* Kaynak Metin:
━━━━
Bismillâhirrahmanirrahîm

Bismillâhirrahmanirrahîm ferşi Arşa bağlar. İnsanî arşa çıkmaya bir yol olur.(1)

Îman her ferdin nur-u hayatıdır; hem girdiği âlemin ziyasıdır. “Lâ ilahe illallah” ise, o nuru açar bir anahtardır.(2)

Sen burada misafirsin. Ve buradan kabre, kabirden haşre, haşirden ebed memleketine gitmek üzereyiz.(3)

Mikroskobik bir canlının duygularıyla insanın duygularını karşılaştırdığında şaşırtıcı bir sırla karşılaşırsın. İnsan, “Yâsîn” harflerinde küçük harflerle Yâsîn Sûresi yazılmış bir mahlûku andırır.(4)

İnsan küçük bir âlem olduğu gibi, âlem dahi büyük bir insandır. Bu küçük insan, o büyük insanın bir fihristesi ve hülasasıdır.(5)

Lisan sâir vezâifiyle beraber erzak hazinesine ve kudret matbahasında pişirilen bütün taamlara müfettiştir. Ve bütün taamların tatlarını yakîn eden, bilen bir ehl-i vakıftır.(6)

Lezzet ve nimet devam etmek şartıyla lezzet ve nimet sayılabilir.(7)

Avrupa dinine mutaassıp olduğu zaman medenî değildi; taassubu terk etti, medenîleşti.(8)

Hakikat-ı İslâmiye bütün siyasâtın fevkindedir. Bütün siyasetler ona hizmetkâr olabilir. Hiçbir siyasetin haddi değil ki, islâmiyeti kendine alet etsin.(9)

İnşallah istikbaldeki İslâmiyetin kuvvetiyle medeniyetin mehasini galebe edecek, sulh-u umumiyi de temin edecek.(10)

Rızık, hayattan sonra nimetlerin en büyük bir hazinesi ve şükür ve hamdin en zengin menbaı, ubûdiyet ve duâ ve ricaların en cemiyetli bir madenidir.(11)

Rızık, hayat kadar kudret nazarında ehemmiyetlidir. Kudret çıkarıyor; kader giydiriyor, inayet besliyor.(12)
━━━━
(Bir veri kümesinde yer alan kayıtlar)

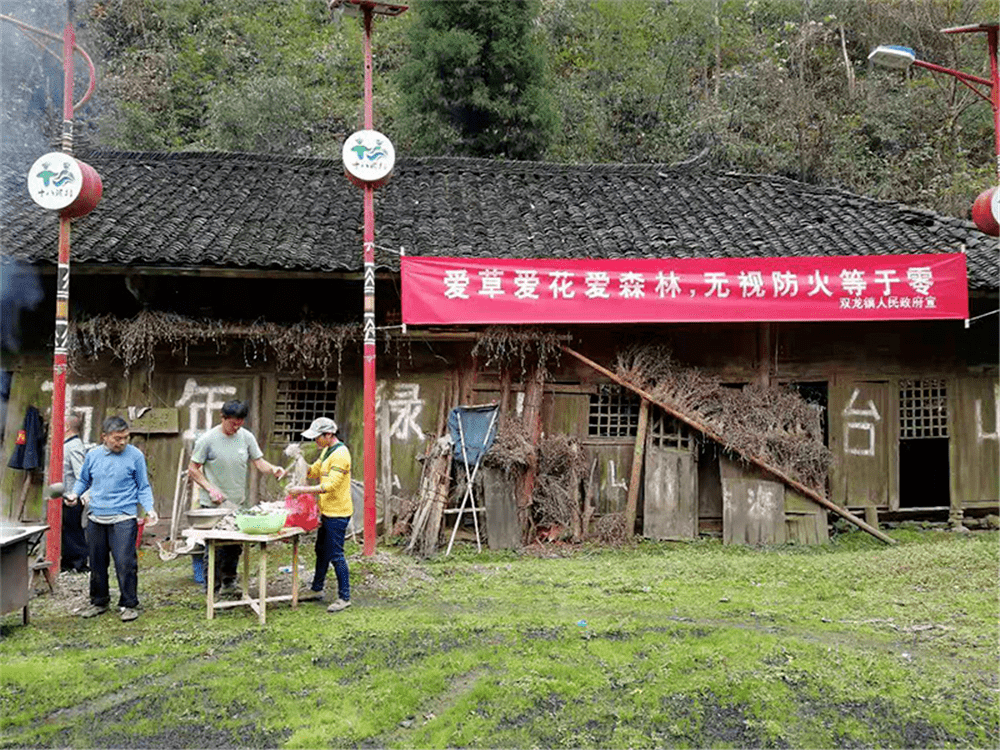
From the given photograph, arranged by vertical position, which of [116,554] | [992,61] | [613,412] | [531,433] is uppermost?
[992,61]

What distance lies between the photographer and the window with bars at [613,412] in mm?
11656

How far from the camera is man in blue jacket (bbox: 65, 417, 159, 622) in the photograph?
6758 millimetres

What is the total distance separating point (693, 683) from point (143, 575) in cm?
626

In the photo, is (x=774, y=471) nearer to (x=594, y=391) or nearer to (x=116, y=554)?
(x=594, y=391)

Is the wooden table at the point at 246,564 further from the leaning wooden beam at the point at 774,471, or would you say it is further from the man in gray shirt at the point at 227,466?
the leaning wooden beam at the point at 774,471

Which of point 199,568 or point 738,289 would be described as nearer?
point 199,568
━━━━
* Görev Tanımı 1: Aşağıdaki ifadelerin kaynak metinle uyuşup uyuşmadığını belirtin; her biri için evet ya da hayır deyin ve kararı belirleyen sözleri kaynak metinden aynen alıntılayın. (a) Avrupa, dinine mutaassıp olduğu dönemde medenî değildi. (b) Lisan, bütün taamların tatlarını bilen bir ehl-i vakıftır. (c) Rızık, hayattan önce gelen en büyük nimet hazinesidir.
* Görev Tanımı 2: Listede "In the photo, is" ifadesinin geçtiği satırdan başlayıp listenin son satırında biten kısmı, iki ucu da dahil ederek hiçbir değişiklik yapmadan yeniden yazın.

* Alıştırma Cevabı 1:
(a) Evet: "Avrupa dinine mutaassıp olduğu zaman medenî değildi"
(b) Evet: "Ve bütün taamların tatlarını yakîn eden, bilen bir ehl-i vakıftır."
(c) Hayır: "Rızık, hayattan sonra nimetlerin en büyük bir hazinesi"

* Alıştırma Cevabı 2:
In the photo, is (x=774, y=471) nearer to (x=594, y=391) or nearer to (x=116, y=554)?
(x=594, y=391)

Is the wooden table at the point at 246,564 further from the leaning wooden beam at the point at 774,471, or would you say it is further from the man in gray shirt at the point at 227,466?
the leaning wooden beam at the point at 774,471

Which of point 199,568 or point 738,289 would be described as nearer?
point 199,568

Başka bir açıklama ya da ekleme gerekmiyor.